> **AUSGANGSTEXT**
>>>

Erstellt am: 21. 10. 2016 - 12:17 Uhr
Biedere Fassade, dunkler Kern
Ein Film, der einen Buchhalter portraitiert? Das könnte beispielsweise eine sarkastische britische Komödie sein. Oder ein spröde inszeniertes Drama eines Regisseurs der Berliner Schule, mit diversen Seitenhieben auf den Neoliberalismus. Oder auch eine zeitlupenartige Sozialstudie aus Japan, rund um einen lebensmüden Buchhalter, man kann sich den Text dazu im Viennale-Katalog schon gut vorstellen.
"The Accountant" ist aber ein aufwändiger Hollywood-Thriller mit Ben Affleck. Und es geht darin um einen autistischen Steuerberater, der für internationale Verbrecher-Organisationen Geld wäscht. Ach ja, und dieser Christian Wolff wurde übrigens von seinem hochrangig dekorierten Army-Vater von Kindheit an zu einer Killermaschine trainiert.
Was sich offensichtlich nach gewagtem Edel-Trash und schwarzer Action-Komödie anhört, ist allerdings über weite Strecken sehr ernst gemeint. Ben Affleck, der den "Accountant" mit verbissener Miene spielt, sieht den Film als Plädoyer für das Anderssein und recherchierte, zusammen mit Regisseur Gavin O'Connor, monatelang autistische Verhaltensweisen. Im Interview, dass ich in London mit ihm führen durfte (siehe unten) betont der Schauspielstar die humanistischen Bemühungen, die hinter diesem Filmprojekt stecken.

<<<

> **AUFGABEN**
• 1. Schreiben Sie aus der Filmkritik den Abschnitt von „Was sich offensichtlich“ bis „diesem Filmprojekt stecken.“ wörtlich ab.
• 2. Führen Sie die Filmkritik zu „The Accountant“ im Anschluss an ihren letzten Satz weiter.

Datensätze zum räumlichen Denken
>>>

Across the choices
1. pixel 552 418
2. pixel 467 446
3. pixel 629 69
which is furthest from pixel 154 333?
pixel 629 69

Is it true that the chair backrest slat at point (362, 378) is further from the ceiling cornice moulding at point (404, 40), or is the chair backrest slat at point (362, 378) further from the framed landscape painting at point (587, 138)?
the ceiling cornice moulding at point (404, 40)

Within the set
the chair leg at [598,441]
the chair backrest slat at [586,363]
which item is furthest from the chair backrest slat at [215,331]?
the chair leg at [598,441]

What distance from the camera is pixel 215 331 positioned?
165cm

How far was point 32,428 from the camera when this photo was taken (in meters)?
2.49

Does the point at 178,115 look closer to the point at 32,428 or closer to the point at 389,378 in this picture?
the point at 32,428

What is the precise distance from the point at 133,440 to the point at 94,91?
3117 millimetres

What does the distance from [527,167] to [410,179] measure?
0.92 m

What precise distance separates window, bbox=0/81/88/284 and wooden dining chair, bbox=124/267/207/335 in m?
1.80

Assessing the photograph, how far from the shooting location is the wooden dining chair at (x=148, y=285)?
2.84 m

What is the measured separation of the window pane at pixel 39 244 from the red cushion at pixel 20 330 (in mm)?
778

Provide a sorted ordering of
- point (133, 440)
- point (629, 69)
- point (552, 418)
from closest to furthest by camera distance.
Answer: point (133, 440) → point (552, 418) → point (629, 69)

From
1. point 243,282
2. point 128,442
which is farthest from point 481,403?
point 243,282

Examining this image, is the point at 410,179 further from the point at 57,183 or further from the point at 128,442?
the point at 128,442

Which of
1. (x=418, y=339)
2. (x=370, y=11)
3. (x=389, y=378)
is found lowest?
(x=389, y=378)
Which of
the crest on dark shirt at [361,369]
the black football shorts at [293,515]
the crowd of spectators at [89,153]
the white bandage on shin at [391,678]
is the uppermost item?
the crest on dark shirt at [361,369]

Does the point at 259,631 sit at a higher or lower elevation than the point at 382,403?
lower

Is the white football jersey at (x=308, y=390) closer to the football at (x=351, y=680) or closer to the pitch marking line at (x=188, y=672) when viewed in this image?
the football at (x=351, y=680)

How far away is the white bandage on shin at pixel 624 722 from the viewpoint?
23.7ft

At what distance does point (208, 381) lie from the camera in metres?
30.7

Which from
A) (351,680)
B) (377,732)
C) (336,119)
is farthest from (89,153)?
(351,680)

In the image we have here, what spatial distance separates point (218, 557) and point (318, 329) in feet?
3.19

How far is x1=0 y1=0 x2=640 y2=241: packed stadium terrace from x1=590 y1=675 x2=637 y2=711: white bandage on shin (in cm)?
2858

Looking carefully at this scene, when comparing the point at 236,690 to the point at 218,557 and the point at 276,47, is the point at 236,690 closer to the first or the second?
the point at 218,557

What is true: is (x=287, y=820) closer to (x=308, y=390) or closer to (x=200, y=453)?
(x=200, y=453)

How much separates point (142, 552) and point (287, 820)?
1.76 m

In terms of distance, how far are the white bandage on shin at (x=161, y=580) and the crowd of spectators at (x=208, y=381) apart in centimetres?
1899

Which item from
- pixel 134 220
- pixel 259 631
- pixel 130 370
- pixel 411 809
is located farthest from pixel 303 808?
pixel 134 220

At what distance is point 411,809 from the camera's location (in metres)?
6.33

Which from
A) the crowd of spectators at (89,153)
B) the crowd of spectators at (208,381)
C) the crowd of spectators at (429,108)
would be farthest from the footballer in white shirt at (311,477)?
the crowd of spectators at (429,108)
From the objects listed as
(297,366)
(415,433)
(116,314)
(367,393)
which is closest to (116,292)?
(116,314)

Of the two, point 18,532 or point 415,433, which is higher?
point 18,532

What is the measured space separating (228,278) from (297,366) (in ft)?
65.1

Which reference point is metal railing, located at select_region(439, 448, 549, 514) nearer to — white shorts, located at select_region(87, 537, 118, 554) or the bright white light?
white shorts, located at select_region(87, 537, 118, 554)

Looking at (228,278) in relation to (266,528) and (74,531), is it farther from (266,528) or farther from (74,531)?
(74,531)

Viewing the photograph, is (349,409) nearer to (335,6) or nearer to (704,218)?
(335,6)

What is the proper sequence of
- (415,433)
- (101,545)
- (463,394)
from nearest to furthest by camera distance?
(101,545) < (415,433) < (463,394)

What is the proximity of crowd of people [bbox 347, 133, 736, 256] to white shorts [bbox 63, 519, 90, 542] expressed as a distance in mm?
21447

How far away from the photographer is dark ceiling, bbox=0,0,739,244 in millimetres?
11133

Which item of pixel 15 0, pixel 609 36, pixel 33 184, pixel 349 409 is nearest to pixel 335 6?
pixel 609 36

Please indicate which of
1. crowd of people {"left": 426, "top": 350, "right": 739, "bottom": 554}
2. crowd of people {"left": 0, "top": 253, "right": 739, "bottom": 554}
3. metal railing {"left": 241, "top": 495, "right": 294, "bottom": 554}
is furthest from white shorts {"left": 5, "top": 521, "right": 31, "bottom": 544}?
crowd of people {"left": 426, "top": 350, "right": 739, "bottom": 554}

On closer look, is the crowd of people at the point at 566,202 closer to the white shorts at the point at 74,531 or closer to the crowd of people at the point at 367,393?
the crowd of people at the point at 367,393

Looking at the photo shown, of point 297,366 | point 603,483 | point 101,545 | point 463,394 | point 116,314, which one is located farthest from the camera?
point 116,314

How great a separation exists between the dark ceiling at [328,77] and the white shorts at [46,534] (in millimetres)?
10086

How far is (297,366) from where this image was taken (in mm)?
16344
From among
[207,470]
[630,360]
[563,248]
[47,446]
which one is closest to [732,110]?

<<<

> **LÖSUNGEN**
• 1.
Was sich offensichtlich nach gewagtem Edel-Trash und schwarzer Action-Komödie anhört, ist allerdings über weite Strecken sehr ernst gemeint. Ben Affleck, der den "Accountant" mit verbissener Miene spielt, sieht den Film als Plädoyer für das Anderssein und recherchierte, zusammen mit Regisseur Gavin O'Connor, monatelang autistische Verhaltensweisen. Im Interview, dass ich in London mit ihm führen durfte (siehe unten) betont der Schauspielstar die humanistischen Bemühungen, die hinter diesem Filmprojekt stecken.

• 2.
Warner
Verschwurbelter Genremix mit Comictouch
Ben Afflecks Pochen auf Seriosität wirkt jedoch reichlich absurd, wenn man sich die Story von "The Accountant" näher ansieht. Scheinbar gewissenlos arbeitet die Titelfigur für die Mafia und sämtliche globalen Terror-Gruppierungen, bis die US-Steuerbehörde dem vermeintlich biederen Christian Wolff auf die Spur kommt. Um von seiner Geheimexistenz abzulenken, nimmt das autistische Zahlengenie zur Abwechslung einen normalen Auftrag an. Aber just dieser Job erweist sich als größte Gefahr, als eine junge Buchhalterkollegin (Anna Kendrick) eine ungewöhnliche Entdeckung in den Jahresbilanzen dieser Firma macht.
Im Vorfeld wurde "The Accountant" als überfälliger Thriller für Erwachsene angepriesen, wie es sie im New Hollywood der 70er Jahre immer wieder gegeben hätte. Jedenfalls als Antithese zur Diktatur der Comic-Blockbuster, die in den Multiplex-Kinos regieren. Bei
genauerem Hinblicken ist die abstruse Geschichte von Christian Wolff aber auch ein Superheldenfilm. Der millionenschwere Buchhalter, der im geheimen Wohnwagen lebt und sämtliche Kampfkünste beherrscht, ist nicht weit weg von Batman, der anderen Figur, die aktuell mit Ben Affleck assoziert wird.
Warner
Der Comic-Touch wäre nicht störend und gegen einen verschwurbelnden Genremix könnte man auch wenig einwenden, wenn der Film nicht ein anderes Problem hätte. "The Accountant" entpuppt sich leider als Ensembledrama. Unzählige Figuren mit dunkler Vergangenheit haben in dem überkonstruierten Drehbuch ihren Auftritt, bis am Ende alle Fäden bemüht clever zusammengeführt werden.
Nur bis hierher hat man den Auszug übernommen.